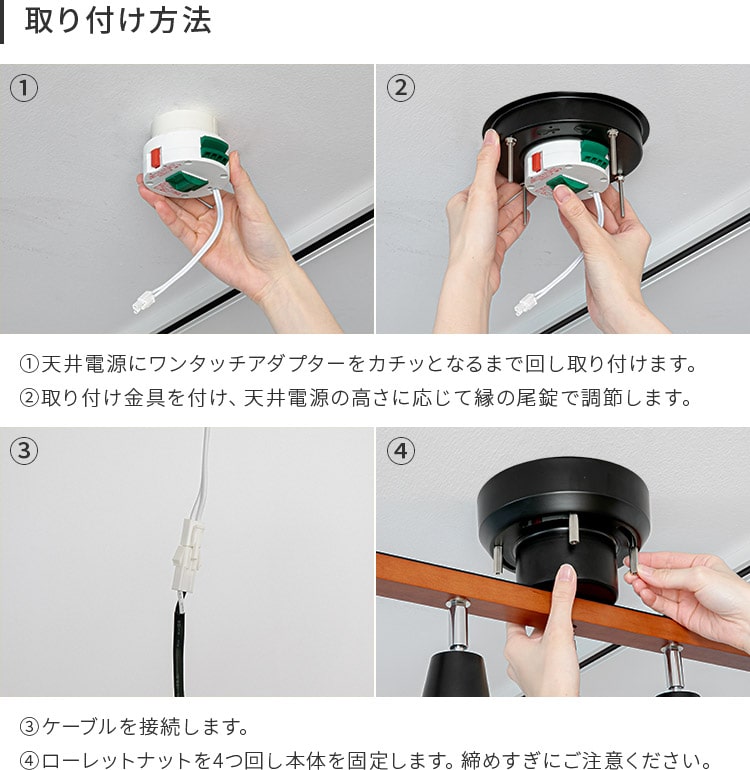 取り付け方法

①

②

①天井電源にワンタッチアダプターをカチッとなるまで回し取り付けます。
②取り付け金具を付け、天井電源の高さに応じて縁の尾錠で調節します。

③

④

③ケーブルを接続します。
④ローレットナットを4つ回し本体を固定します。締めすぎにご注意ください。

····················

■ EXERCISE DETAILS
Pictures do not belong in the copy. Reproduce the rest of the data exactly.

■ RESPONSE TO THIS TASK
 取り付け方法

①

②

①天井電源にワンタッチアダプターをカチッとなるまで回し取り付けます。
②取り付け金具を付け、天井電源の高さに応じて縁の尾錠で調節します。

③

④

③ケーブルを接続します。
④ローレットナットを4つ回し本体を固定します。締めすぎにご注意ください。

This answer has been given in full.